Les deux tiers des suppressions de postes auront lieu en Allemagne et seront essentiellement réalisées via des départs à la retraite. Le reste des coupes sera effectué en Amérique du Nord et au Brésil.

25%
L'accord obtenu avec les syndicats prévoit un augmentation de 25% de la productivité dans les usines allemandes.


Le groupe allemand entend ainsi doper sa rentabilité et mettre derrière lui le scandale des émissions de ses véhicules diesel en investissant massivement dans les voitures électriques et les véhicules autonomes, poursuit cette source.

Des économies pour préparer la voiture de demain

A l'échelle mondiale, le constructeur automobile emploie actuellement plus de 624.000 personnes, dont 282.000 en Allemagne. La marque Volkswagen supprimera 23.000 postes outre-Rhin, est-il précisé dans l'accord, qui souligne que les mesures préconisées permettront de faire des économies de coûts de 3,7 milliards d'euros.

Les dirigeants des organisations syndicales ont consenti aux suppressions de postes en échange de la promesse de la direction de créer de nouveaux emplois et de faire des investissements dans les véhicules électriques. La source ajoute que la marque VW créera 9.000 postes à la faveur de ces investissements dans les technologies électriques.

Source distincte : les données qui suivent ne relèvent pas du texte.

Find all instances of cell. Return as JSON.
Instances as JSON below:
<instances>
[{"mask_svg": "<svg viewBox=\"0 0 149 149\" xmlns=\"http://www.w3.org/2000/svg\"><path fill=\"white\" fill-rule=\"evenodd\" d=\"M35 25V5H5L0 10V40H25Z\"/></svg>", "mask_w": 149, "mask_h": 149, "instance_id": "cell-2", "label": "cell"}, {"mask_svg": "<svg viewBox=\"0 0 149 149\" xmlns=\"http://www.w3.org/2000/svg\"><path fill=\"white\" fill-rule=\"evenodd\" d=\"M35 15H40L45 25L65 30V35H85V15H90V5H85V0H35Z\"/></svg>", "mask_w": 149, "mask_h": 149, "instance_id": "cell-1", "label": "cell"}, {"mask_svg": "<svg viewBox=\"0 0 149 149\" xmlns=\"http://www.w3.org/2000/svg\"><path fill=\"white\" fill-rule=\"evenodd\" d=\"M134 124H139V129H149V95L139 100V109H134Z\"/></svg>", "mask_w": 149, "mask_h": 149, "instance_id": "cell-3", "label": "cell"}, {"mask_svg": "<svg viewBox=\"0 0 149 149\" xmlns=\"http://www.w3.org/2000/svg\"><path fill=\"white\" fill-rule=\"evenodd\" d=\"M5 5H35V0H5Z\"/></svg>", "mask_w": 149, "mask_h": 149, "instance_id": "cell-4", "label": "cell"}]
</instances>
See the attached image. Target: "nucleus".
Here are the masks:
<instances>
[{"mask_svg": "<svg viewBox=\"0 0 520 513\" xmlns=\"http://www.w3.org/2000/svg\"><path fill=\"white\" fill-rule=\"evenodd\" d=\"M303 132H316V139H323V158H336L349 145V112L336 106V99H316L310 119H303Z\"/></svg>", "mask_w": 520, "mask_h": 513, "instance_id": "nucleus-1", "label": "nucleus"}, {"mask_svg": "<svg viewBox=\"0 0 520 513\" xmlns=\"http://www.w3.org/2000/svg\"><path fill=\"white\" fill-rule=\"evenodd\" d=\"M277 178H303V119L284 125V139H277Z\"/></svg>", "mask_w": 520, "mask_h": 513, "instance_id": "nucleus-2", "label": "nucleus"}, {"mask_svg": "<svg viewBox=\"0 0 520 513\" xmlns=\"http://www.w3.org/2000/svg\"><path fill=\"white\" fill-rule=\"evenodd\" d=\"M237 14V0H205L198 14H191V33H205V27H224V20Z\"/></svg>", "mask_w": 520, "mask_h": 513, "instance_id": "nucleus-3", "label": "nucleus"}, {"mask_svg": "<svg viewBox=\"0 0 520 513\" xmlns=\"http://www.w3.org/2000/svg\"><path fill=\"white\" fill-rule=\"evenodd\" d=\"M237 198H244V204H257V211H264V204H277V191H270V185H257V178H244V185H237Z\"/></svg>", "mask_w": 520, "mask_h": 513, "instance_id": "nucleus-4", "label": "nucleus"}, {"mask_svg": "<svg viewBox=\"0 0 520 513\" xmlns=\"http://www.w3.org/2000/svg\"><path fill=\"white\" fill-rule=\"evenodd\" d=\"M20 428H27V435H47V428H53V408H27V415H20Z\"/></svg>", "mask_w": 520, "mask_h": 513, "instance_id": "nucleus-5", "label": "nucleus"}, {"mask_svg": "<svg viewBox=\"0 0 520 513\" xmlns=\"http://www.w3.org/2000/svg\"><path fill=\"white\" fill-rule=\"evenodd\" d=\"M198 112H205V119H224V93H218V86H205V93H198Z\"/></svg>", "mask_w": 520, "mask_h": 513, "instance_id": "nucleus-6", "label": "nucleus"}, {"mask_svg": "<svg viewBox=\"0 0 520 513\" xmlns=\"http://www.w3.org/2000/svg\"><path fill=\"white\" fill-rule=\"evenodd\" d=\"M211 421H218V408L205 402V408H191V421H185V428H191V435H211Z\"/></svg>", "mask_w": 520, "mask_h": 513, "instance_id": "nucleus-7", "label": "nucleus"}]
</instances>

Ce qui était encore des rumeurs ce vendredi matin a été confirmé par le numéro un européen de l'automobile lors d'une conférence de presse donnant plus de détails de ce plan de réorganisation, âprement négocié depuis des mois avec les syndicats. Le groupe, qui contrôle douze marques, parmi lesquelles Audi, Porsche, Seat et Skoda, a mis 18 milliards d'euros de côté pour couvrir le coût du scandale, avait enregistré en 2015 sa première perte en plus de vingt ans.

Pas de problème à Bruxelles

Les économies annoncées ne concernent pour l'instant que la marque VW. Audi Brussels ne serait dès lors pas touchée, ont indiqué le porte-parole de l'usine ainsi que le responsable syndical ACV (CSC) Pascal Van Cauwenberge.

Le site forestois se prépare à l'arrivée du modèle électrique en 2018. Les 2.500 personnes qui travaillent aujourd'hui chez Audi Brussels sont nécessaires à la production de la nouvelle Audi e-tron", affirme le porte-parole. "Un conseil d'entreprise au niveau mondial aura lieu chez Volkswagen du 5 au 8 décembre prochains. Le problème, c'est que nous sommes toujours en retard d'une guerre", souligne Pascal Van Cauwenberge.